- IMF says UAE to run first fiscal deficit since 2009
- Growth for 2015 projects to be 3.4 per cent
- Falling oil prices and subdued real estate have had an impact
An IMF mission has visited the UAE for its annual Article IV discussions. At the end of the mission the IMF said the UAE will run a fiscal deficit for the first time since 2009, and economic growth for 2015 is expected to be 3.4 per cent.
with the decline in oil prices, the fiscal balance this year is projected to turn negative for the first time since 2009 to record a deficit of 2.3 per cent of GDP, and fiscal expansion over the last few years has increased vulnerability to oil prices and moved the fiscal position away from the level consistent with inter-generational equity. The current account surplus is also projected to decline substantially, to 4.1 percent of GDP, said Zeine Zeidane, who led the IMF mission to the UAE.

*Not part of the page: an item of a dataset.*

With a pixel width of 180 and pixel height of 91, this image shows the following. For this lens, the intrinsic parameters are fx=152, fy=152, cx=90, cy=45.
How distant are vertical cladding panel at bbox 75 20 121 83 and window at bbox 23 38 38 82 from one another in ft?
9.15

The decline in oil prices has also impacted growth, along with a subdued real estate market.
The outlook for economic activity is expected to moderate with non-hydrocarbon growth projected at 3.4 per cent in 2015 amid lower oil prices and an appreciation of the real effective exchange rate, said Zeidane. Sales prices in the real estate market have stabilised, but increases in rents more than offset the dampening effect of US dollar appreciation on imported prices, pushing up inflation, which is expected to reach 3.8 per cent on average in 2015.
The Article IV consultation will result in a report that will discussed by the IMF Executive Board tentatively scheduled for July 2015.
UAE Economy Minister Sultan bin Saeed al-Mansouri told MEED in late April that economic growth for 2015 would be 3.5 per cent. I have mentioned some [growth] figures before, and it depends of course on what happens with oil prices because 30 per cent of the GDP of the UAE still comes from oil, but if I put my finger on one figure for now, it is 3.5 per cent, he said.